The melting of Alaska's Juneau ice field—which contains more than 1,000 glaciers—is accelerating and could reach a tipping point much sooner than predicted, according to research published Tuesday.
The study, which was published in the journal Nature Communications, shows that ice loss from the Juneau ice field began accelerating rapidly after 2005.
The paper's authors found that "rates of area shrinkage were five times faster from 2015-2019 than from 1979-1990," while glacier volume loss—which had remained relatively consistent from 1770-1979—doubled after 2010.
"Forty years from now, what is it going to look like? I do think by then the Juneau ice field will be past the tipping point."
"Thinning has become pervasive across the icefield plateau since 2005, accompanied by glacier recession and fragmentation," the study states. "As glacier thinning on the plateau continues, a mass balance-elevation feedback is likely to inhibit future glacier regrowth, potentially pushing glaciers beyond a dynamic tipping point."
Study lead author Bethan Davies, a glaciologist at Newcastle University in England, said in a statement, "It's incredibly worrying that our research found a rapid acceleration since the early 21st century in the rate of glacier loss across the Juneau ice field."
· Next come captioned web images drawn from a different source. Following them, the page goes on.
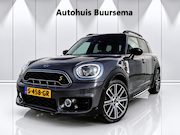 MINI Countryman - 1.5 Cooper S E All4 Chili | Panpramadak | Head-Up Display | 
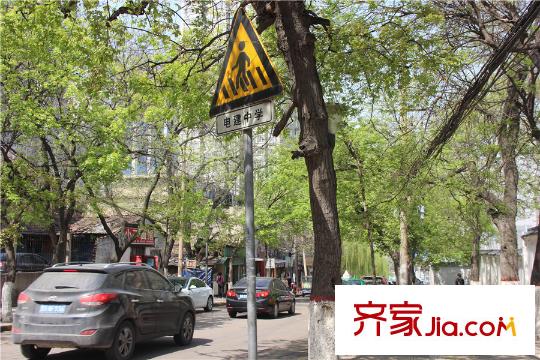 幸福東郡周邊環(huán)境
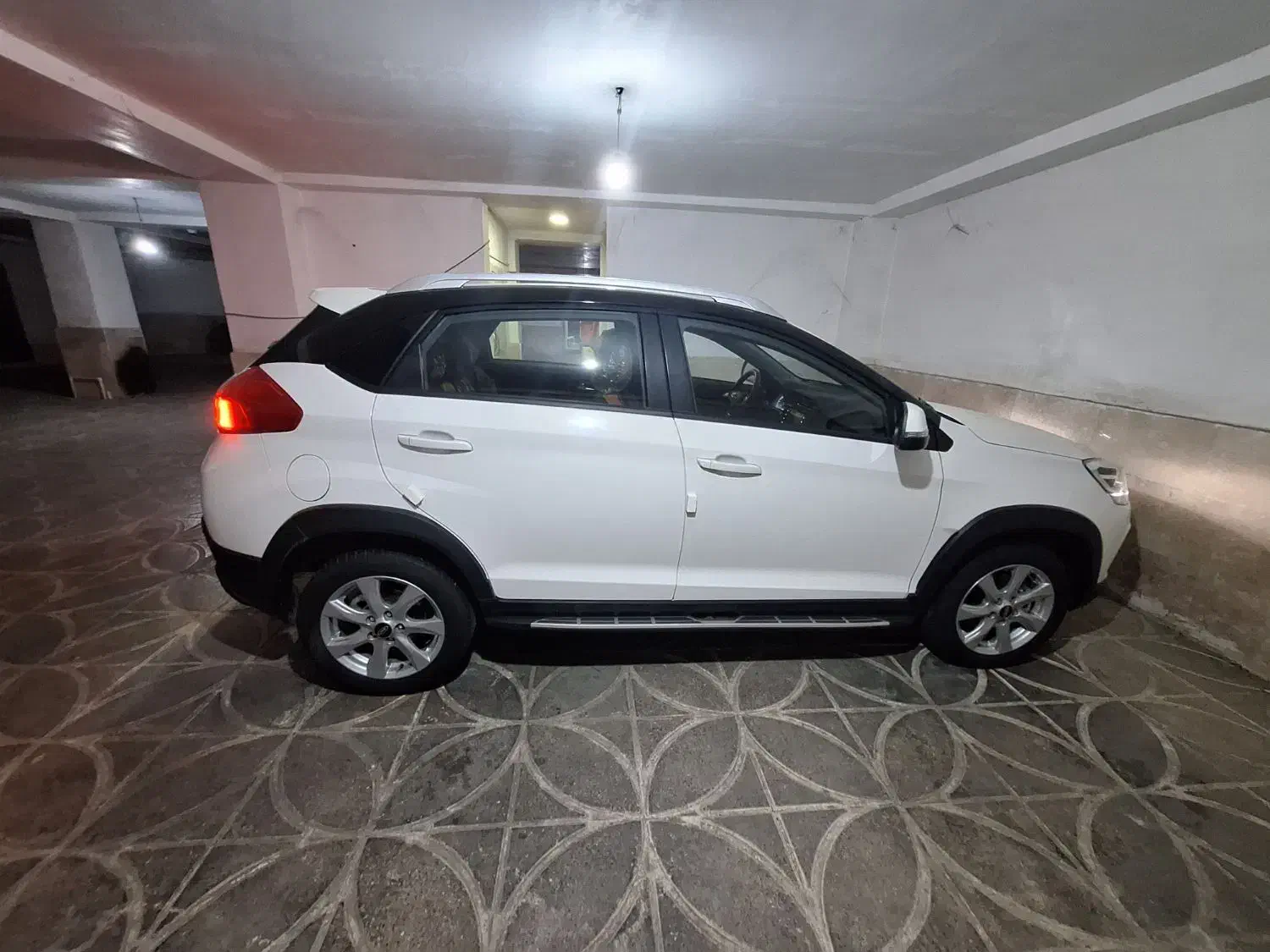 x22دنده اسپرت لاکچری مدل آخر۱۴۰۱|خودرو سواری و وانت|ورامین, ورامین|دیوار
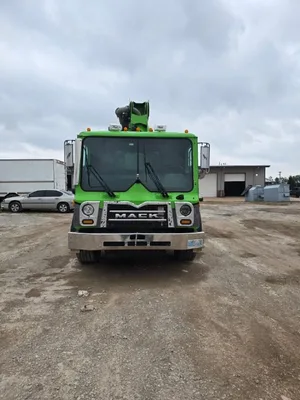 Used 2019 CONCORD CCP-32-XZ5-170 Concrete Pumps Colorado US | Concrete Pump Depot #1393967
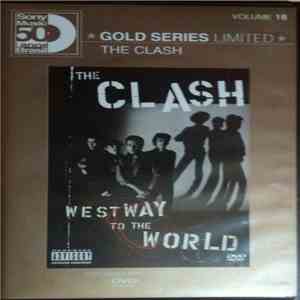 The Clash - Westway To The World / From Here To Eternity - Live mp3 album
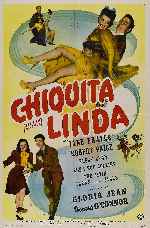 miniatura chiquita-linda-por-alcor cover carteles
"Alaskan icefields—which are predominantly flat, plateau icefields—are particularly vulnerable to accelerated melt as the climate warms since ice loss happens across the whole surface, meaning a much greater area is affected," Davies continued. "Additionally, flatter ice caps and icefields cannot retreat to higher elevations and find a new equilibrium."
"As glacier thinning on the Juneau plateau continues and ice retreats to lower levels and warmer air, the feedback processes this sets in motion is likely to prevent future glacier regrowth, potentially pushing glaciers beyond a tipping point into irreversible recession," she added.
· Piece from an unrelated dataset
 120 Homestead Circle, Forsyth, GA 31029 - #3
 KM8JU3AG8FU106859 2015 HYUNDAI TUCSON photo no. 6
Study co-author Mauri Pelto, a professor of environmental science at Nichols College in Massachusetts, toldThe Associated Press that the Juneau ice field is melting at a rate of about 50,000 gallons per second.
"When you go there the changes from year to year are so dramatic that it just hits you over the head," Pelto said. "In 1981, it wasn't too hard to get on and off the glaciers. You just hike up and you could you could ski to the bottom or hike right off the end of these glaciers. But now they've got lakes on the edges from melted snow and crevasses opening up that makes it difficult to ski."
As the AP reported:
Only four Juneau ice field glaciers melted out of existence between 1948 and 2005. But 64 of them disappeared between 2005 and 2019, the study said. Many of the glaciers were too small to name, but one larger one, Antler glacier, "is totally gone," Pelto said.
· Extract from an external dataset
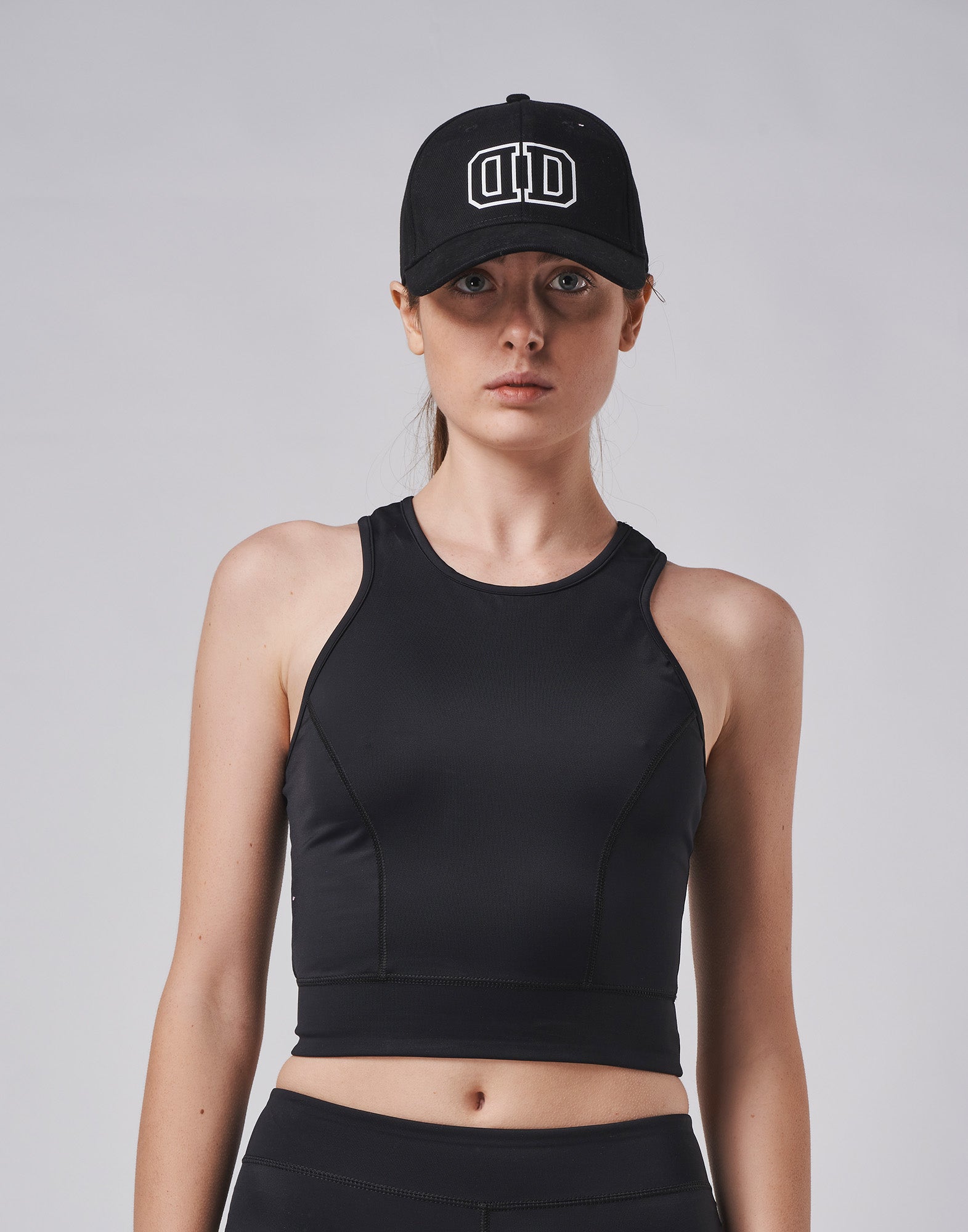 Top Sportivo in Lycra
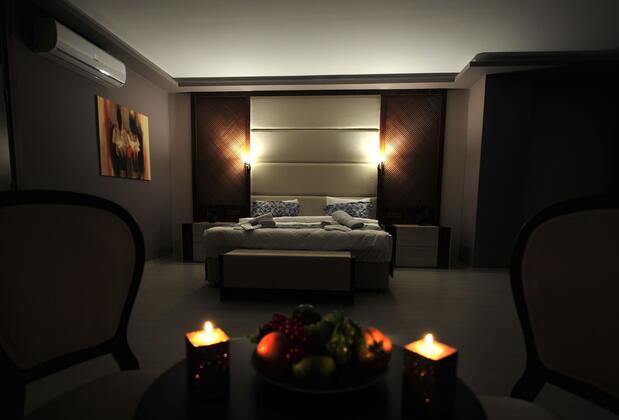 Liko Apart Otel - Görsel 48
Alaska climatologist Brian Brettschneider, who was not part of the study, said the acceleration is most concerning, warning of "a death spiral" for the thinning ice field.
Pelto said that "the tipping point is when that snow line goes above your entire ice field, ice sheet, ice glacier, whichever one."
"And so for the Juneau ice field, 2019, 2018, showed that you are not that far away from that tipping point," he added. "We're 40 years from when I first saw the glacier. And so, 40 years from now, what is it going to look like? I do think by then the Juneau ice field will be past the tipping point."
It's not just Alaska. Glaciers around the world—from Greenland to Switzerland to Africa and the Himalayas—are melting at an alarming rate. The United Nations Educational, Scientific, and Cultural Organization warned in 2022 that glaciers in one-third of the 50 UNESCO World Heritage sites where they are found are on pace to disappear by 2050—even if planet-heating emissions are curbed.
Another study published last year by researchers at Carnegie Mellon University and the University of Alaska found that even if humanity manages to limit planetary heating to 1.5°C above preindustrial temperatures—the more ambitious goal of the Paris agreement—half of Earth's glaciers are expected to melt by the end of the century.